• **INSTRUCTIONS FOR THE TASK**
Quote word for word the part of the rows that starts with the line containing "Of the wooden" and runs through the end of the rows, including both ends.

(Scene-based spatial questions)
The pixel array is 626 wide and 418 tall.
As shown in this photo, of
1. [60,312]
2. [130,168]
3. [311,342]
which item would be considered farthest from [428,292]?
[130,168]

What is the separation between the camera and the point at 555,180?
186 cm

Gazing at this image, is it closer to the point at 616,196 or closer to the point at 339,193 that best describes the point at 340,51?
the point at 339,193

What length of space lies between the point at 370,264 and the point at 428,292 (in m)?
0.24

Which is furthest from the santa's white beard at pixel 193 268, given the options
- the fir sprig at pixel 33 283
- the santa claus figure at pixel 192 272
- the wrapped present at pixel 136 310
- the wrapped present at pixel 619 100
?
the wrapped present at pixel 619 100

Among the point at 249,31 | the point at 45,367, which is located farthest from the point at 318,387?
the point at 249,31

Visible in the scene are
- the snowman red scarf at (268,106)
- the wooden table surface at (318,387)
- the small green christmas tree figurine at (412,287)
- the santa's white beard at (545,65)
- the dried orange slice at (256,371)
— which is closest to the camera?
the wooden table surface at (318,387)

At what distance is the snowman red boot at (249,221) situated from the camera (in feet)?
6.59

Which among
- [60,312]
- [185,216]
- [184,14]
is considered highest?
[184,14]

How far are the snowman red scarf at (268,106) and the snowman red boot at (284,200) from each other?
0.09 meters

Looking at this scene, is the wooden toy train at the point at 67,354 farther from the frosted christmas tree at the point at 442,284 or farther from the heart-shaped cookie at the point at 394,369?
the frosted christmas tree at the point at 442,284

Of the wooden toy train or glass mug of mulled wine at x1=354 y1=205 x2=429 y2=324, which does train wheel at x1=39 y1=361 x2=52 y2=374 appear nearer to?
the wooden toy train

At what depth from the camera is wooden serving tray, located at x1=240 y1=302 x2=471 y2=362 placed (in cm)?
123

• **WRITTEN ANSWER**
Of the wooden toy train or glass mug of mulled wine at x1=354 y1=205 x2=429 y2=324, which does train wheel at x1=39 y1=361 x2=52 y2=374 appear nearer to?
the wooden toy train

At what depth from the camera is wooden serving tray, located at x1=240 y1=302 x2=471 y2=362 placed (in cm)?
123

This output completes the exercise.